Specificity of the WRKY6–SIRK promoter interaction. (A) Representative leaves of four independent biolistic-mediated transient transfection assays using a 0.9-kb SIRK promoter-driven GUS reporter gene (SIRKp). Bombardments of detached mature leaves of wrky6-2 knockout mutants and the 35S::WRKY6-9 overexpressor line were done either with SIRKp alone or in combination with a CaMV 35S-driven WRKY6 cDNA construct (WRKY6). (B) Results of bombardment assays using various SIRK-promoter deletion/mutation GUS constructs as depicted schematically on the left.

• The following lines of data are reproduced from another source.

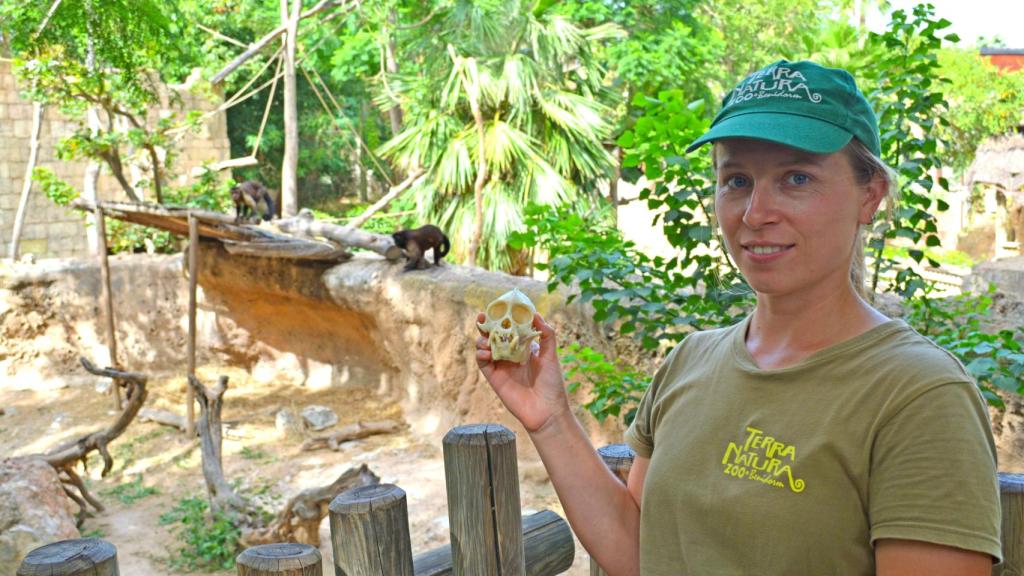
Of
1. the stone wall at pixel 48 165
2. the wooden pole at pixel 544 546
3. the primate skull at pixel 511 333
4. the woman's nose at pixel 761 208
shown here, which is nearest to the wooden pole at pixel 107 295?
the stone wall at pixel 48 165

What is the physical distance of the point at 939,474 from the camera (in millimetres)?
1013

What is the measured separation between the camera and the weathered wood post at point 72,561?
1.48 metres

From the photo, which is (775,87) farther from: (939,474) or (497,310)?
(497,310)

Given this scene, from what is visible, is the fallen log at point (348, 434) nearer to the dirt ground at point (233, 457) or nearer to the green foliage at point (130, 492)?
the dirt ground at point (233, 457)

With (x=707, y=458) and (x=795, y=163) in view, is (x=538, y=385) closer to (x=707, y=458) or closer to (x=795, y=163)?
(x=707, y=458)

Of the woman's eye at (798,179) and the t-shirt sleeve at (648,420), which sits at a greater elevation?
the woman's eye at (798,179)

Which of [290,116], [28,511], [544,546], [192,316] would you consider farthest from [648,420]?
[290,116]

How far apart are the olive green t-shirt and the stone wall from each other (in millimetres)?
14311

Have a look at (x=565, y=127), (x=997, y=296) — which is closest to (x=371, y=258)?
(x=565, y=127)

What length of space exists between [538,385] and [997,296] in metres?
4.02

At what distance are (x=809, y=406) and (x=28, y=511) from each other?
19.3 feet

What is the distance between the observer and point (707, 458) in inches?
49.4

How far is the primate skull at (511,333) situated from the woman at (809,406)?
25 cm

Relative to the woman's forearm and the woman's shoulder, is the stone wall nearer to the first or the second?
the woman's forearm
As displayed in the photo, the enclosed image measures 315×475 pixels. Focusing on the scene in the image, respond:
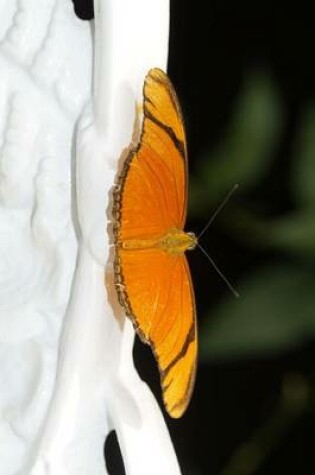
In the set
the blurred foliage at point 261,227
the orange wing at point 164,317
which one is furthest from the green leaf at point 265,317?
the orange wing at point 164,317

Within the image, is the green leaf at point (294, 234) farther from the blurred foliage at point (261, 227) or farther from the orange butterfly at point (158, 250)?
the orange butterfly at point (158, 250)

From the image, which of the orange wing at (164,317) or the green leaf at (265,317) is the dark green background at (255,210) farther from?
the orange wing at (164,317)

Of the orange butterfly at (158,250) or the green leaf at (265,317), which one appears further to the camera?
the green leaf at (265,317)

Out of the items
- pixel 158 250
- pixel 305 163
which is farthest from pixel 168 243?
pixel 305 163

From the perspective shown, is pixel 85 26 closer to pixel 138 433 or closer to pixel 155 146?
pixel 155 146

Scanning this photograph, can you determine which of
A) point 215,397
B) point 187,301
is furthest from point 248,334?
point 187,301

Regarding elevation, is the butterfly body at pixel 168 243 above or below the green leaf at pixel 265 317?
above

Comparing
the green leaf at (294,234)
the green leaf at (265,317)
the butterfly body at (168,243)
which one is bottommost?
the green leaf at (265,317)

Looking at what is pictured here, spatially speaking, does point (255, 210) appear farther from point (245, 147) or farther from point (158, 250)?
point (158, 250)

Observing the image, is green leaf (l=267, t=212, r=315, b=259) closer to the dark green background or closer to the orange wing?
the dark green background
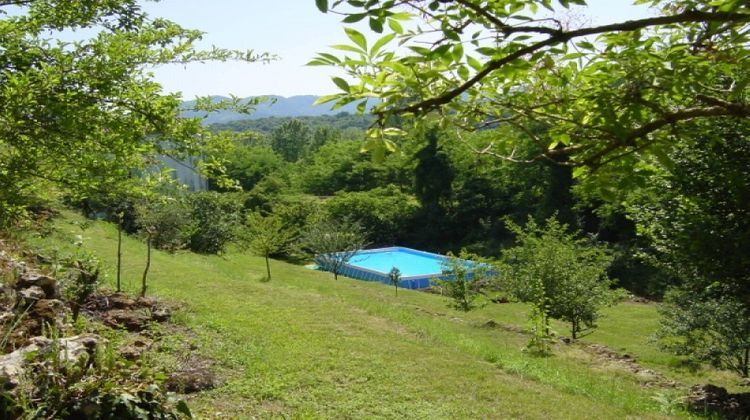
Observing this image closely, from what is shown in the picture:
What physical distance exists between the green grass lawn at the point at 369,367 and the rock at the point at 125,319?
0.74m

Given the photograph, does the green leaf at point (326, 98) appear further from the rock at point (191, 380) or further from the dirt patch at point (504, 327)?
the dirt patch at point (504, 327)

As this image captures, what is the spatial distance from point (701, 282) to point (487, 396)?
173 inches

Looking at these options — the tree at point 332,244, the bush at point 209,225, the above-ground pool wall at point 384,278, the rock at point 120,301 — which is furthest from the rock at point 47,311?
the above-ground pool wall at point 384,278

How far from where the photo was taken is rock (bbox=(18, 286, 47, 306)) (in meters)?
4.65

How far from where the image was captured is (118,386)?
341cm

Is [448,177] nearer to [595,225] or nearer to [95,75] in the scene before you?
[595,225]

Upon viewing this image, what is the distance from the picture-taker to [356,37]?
1.55 m

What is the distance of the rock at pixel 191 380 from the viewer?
5039 mm

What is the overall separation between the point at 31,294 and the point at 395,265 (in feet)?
92.0

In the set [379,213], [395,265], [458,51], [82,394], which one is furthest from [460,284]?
[379,213]

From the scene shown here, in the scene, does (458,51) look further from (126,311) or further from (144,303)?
(144,303)

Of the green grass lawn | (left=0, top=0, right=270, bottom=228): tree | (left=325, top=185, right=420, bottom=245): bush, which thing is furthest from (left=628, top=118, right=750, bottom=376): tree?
(left=325, top=185, right=420, bottom=245): bush

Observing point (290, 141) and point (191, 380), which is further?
point (290, 141)

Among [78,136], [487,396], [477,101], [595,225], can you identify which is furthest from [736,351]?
[595,225]
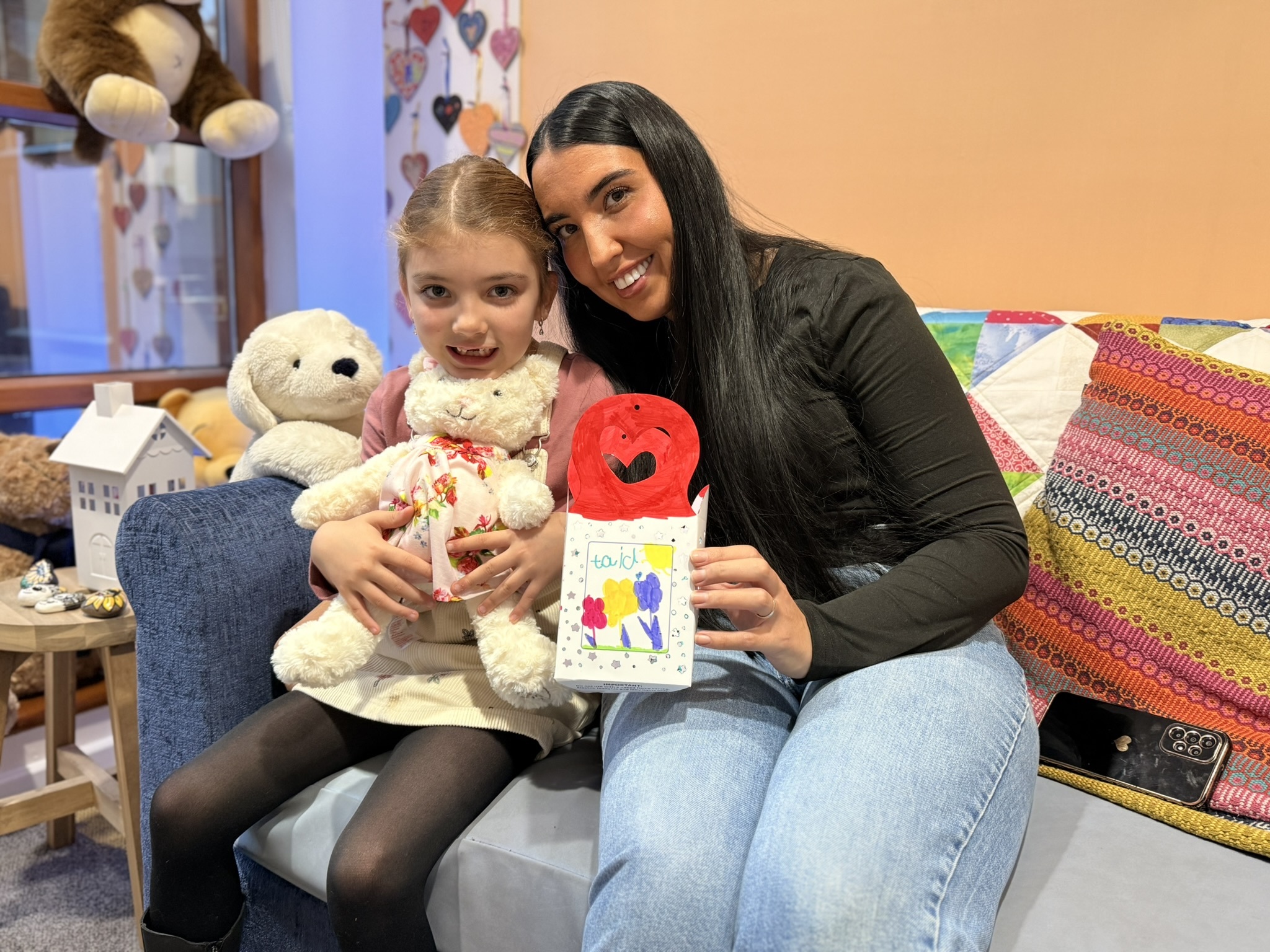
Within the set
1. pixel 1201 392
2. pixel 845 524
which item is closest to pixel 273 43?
pixel 845 524

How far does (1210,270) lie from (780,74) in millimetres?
807

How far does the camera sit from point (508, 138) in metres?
2.09

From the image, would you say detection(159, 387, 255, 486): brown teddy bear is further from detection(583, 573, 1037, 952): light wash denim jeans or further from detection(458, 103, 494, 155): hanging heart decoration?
detection(583, 573, 1037, 952): light wash denim jeans

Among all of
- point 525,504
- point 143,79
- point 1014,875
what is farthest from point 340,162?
point 1014,875

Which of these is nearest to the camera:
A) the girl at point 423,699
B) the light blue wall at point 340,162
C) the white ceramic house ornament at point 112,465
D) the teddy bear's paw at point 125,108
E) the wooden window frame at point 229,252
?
the girl at point 423,699

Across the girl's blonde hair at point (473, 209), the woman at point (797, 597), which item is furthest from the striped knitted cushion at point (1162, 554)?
the girl's blonde hair at point (473, 209)

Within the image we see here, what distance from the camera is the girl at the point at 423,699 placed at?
98 cm

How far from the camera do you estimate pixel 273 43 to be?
2.33 meters

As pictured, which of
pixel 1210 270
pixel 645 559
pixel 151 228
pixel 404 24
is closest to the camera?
pixel 645 559

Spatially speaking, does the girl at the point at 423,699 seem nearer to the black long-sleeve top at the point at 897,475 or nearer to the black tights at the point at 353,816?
the black tights at the point at 353,816

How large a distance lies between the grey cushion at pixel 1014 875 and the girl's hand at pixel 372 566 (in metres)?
0.21

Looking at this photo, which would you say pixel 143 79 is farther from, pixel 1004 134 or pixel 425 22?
pixel 1004 134

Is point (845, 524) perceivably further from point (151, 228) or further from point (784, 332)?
point (151, 228)

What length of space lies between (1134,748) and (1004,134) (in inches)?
38.5
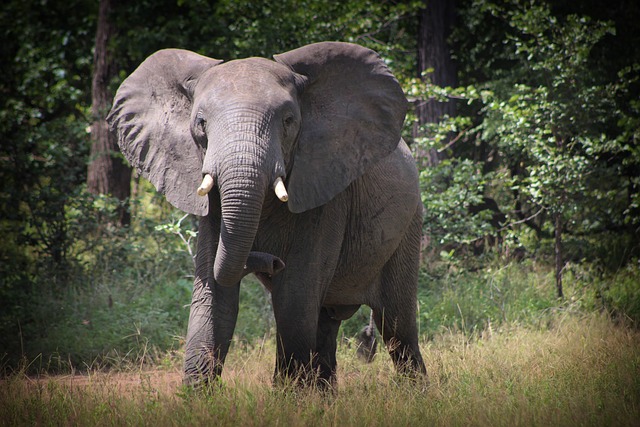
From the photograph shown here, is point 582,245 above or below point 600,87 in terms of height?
below

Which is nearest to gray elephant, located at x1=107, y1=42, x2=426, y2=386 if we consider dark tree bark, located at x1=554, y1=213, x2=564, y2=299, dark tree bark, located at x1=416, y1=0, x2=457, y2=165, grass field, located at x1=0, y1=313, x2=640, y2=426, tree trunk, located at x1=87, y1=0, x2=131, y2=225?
grass field, located at x1=0, y1=313, x2=640, y2=426

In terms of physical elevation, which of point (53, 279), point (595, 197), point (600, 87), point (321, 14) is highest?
point (321, 14)

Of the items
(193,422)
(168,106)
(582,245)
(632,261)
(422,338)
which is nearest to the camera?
(193,422)

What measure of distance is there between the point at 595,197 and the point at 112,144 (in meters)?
7.09

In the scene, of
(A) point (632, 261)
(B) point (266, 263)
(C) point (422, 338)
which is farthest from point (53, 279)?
(A) point (632, 261)

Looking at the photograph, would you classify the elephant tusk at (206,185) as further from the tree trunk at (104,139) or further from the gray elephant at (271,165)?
the tree trunk at (104,139)

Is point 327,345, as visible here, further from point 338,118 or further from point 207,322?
point 338,118

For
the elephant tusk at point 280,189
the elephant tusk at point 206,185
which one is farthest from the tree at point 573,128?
the elephant tusk at point 206,185

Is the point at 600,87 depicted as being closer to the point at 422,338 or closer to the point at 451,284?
the point at 451,284

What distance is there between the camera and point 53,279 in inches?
376

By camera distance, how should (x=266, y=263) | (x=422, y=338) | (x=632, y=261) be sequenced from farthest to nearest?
(x=632, y=261) < (x=422, y=338) < (x=266, y=263)

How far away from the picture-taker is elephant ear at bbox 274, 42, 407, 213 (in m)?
5.41

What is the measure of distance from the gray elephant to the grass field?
1.21ft

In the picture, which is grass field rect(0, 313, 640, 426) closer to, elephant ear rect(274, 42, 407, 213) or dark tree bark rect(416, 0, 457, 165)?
elephant ear rect(274, 42, 407, 213)
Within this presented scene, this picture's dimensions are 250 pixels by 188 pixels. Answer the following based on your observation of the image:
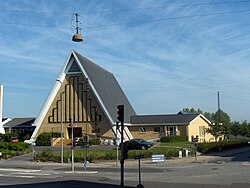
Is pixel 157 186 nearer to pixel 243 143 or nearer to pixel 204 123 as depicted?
pixel 243 143

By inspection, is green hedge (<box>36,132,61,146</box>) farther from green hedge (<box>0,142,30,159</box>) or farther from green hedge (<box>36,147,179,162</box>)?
green hedge (<box>36,147,179,162</box>)

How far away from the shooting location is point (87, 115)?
5841 cm

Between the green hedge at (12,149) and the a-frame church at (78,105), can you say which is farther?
Answer: the a-frame church at (78,105)

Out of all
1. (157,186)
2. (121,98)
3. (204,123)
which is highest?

The respective sizes relative to the transcription start site (bent arrow) as determined by 5′RACE (O. Noubibou, pers. comm.; GenBank accession no. AF486619) are indicated by arrows. W boxes (TGACC/T) are marked by blue, TGACA motifs by orange rectangles, and mutated elements by crosses. SIRK promoter deletion constructs, Δ1, Δ2, Δ3, and mutation constructs, Δ3m2 and Δ3m1/2/3, were bombarded in detached mature wild-type leaves either alone (control) or in combinations with the effectors (+WRKY6, +WRKY52, +PcWRKY1, +WRKY42). Activation of the SIRK promoter constructs is indicated by relative values ranging from − (no GUS staining), +/− (1–5 GUS-positive cells in total), ++ (>20 GUS-positive cells per leave), to +++ (>50 GUS-positive cells per leave). Three independent experiments were performed.